Leave out the pictures and copy every record exactly.

(Entries taken from a collection)

Start of Block

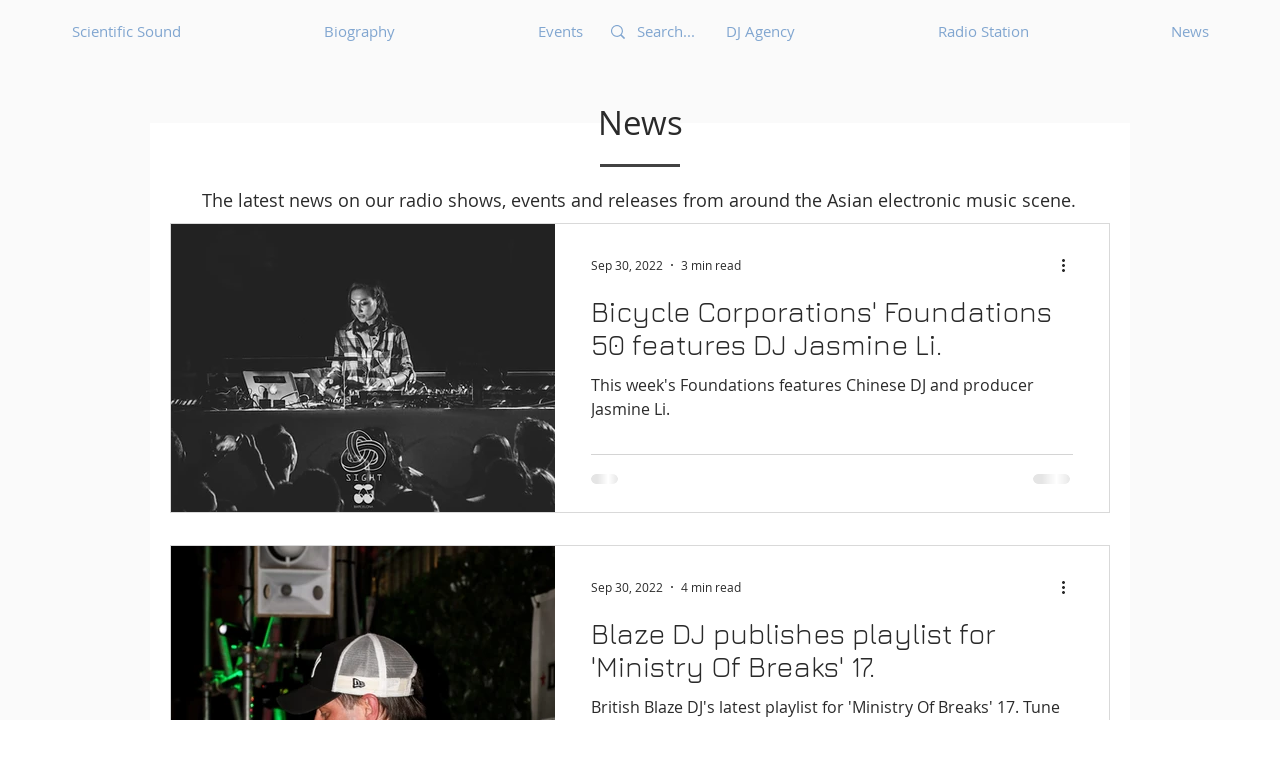

--- FILE ---
content_type: text/html; charset=utf-8
request_url: https://www.google.com/recaptcha/api2/aframe
body_size: 268
content:
<!DOCTYPE HTML><html><head><meta http-equiv="content-type" content="text/html; charset=UTF-8"></head><body><script nonce="xQ91TsUt741ZwQwSxYz-LQ">/** Anti-fraud and anti-abuse applications only. See google.com/recaptcha */ try{var clients={'sodar':'https://pagead2.googlesyndication.com/pagead/sodar?'};window.addEventListener("message",function(a){try{if(a.source===window.parent){var b=JSON.parse(a.data);var c=clients[b['id']];if(c){var d=document.createElement('img');d.src=c+b['params']+'&rc='+(localStorage.getItem("rc::a")?sessionStorage.getItem("rc::b"):"");window.document.body.appendChild(d);sessionStorage.setItem("rc::e",parseInt(sessionStorage.getItem("rc::e")||0)+1);localStorage.setItem("rc::h",'1767384585014');}}}catch(b){}});window.parent.postMessage("_grecaptcha_ready", "*");}catch(b){}</script></body></html>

End of Block

→ **FINISHED EXERCISE**:
--- FILE ---
content_type: text/html; charset=utf-8
request_url: https://www.google.com/recaptcha/api2/aframe
body_size: 268
content:
<!DOCTYPE HTML><html><head><meta http-equiv="content-type" content="text/html; charset=UTF-8"></head><body><script nonce="xQ91TsUt741ZwQwSxYz-LQ">/** Anti-fraud and anti-abuse applications only. See google.com/recaptcha */ try{var clients={'sodar':'https://pagead2.googlesyndication.com/pagead/sodar?'};window.addEventListener("message",function(a){try{if(a.source===window.parent){var b=JSON.parse(a.data);var c=clients[b['id']];if(c){var d=document.createElement('img');d.src=c+b['params']+'&rc='+(localStorage.getItem("rc::a")?sessionStorage.getItem("rc::b"):"");window.document.body.appendChild(d);sessionStorage.setItem("rc::e",parseInt(sessionStorage.getItem("rc::e")||0)+1);localStorage.setItem("rc::h",'1767384585014');}}}catch(b){}});window.parent.postMessage("_grecaptcha_ready", "*");}catch(b){}</script></body></html>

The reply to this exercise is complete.